═════ Data for the task
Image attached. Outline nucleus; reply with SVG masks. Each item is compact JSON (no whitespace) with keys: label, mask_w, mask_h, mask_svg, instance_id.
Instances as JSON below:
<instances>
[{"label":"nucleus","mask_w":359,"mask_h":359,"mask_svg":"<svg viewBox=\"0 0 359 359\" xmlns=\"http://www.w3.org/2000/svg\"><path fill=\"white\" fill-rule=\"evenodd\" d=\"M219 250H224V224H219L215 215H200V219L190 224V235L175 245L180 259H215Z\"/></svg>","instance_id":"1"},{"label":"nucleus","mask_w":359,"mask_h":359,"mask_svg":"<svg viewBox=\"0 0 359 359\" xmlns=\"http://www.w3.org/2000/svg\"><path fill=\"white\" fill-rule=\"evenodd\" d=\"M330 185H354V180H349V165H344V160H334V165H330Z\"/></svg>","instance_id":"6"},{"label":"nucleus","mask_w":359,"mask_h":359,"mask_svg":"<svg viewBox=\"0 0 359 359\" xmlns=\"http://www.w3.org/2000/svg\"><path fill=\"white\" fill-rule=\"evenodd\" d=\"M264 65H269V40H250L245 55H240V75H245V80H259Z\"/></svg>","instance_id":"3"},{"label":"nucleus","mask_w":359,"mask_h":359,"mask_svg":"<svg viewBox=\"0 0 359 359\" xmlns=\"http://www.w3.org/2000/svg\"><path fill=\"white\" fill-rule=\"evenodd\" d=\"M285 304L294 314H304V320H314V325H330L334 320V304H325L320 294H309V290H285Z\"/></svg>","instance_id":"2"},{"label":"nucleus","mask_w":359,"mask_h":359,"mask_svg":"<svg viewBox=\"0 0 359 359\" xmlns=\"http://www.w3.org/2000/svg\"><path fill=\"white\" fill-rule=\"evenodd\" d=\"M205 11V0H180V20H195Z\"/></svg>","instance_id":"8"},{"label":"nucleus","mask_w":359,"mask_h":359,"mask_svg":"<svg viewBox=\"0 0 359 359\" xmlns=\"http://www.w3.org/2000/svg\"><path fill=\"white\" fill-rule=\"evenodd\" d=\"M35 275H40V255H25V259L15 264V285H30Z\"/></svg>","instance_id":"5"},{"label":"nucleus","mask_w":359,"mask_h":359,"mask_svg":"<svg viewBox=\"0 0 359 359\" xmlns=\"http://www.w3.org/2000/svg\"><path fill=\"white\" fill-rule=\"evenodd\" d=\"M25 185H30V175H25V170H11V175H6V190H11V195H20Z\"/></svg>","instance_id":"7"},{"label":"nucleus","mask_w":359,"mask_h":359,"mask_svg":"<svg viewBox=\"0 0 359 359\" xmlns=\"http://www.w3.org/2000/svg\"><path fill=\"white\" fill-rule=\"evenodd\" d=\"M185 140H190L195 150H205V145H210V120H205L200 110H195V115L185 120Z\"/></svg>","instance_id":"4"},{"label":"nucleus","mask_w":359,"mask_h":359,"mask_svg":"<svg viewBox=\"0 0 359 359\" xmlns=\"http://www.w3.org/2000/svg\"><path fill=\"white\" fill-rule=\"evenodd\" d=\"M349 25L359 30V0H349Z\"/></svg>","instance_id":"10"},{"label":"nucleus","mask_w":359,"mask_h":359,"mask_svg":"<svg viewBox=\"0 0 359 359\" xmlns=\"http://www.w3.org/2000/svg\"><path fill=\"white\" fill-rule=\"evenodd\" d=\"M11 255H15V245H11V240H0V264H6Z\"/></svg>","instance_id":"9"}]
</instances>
══════════
§ Problem to work on: Copy the records word for word, from their first line up to and including the line containing "<instances>".

§ Result of this task:
Image attached. Outline nucleus; reply with SVG masks. Each item is compact JSON (no whitespace) with keys: label, mask_w, mask_h, mask_svg, instance_id.
Instances as JSON below:
<instances>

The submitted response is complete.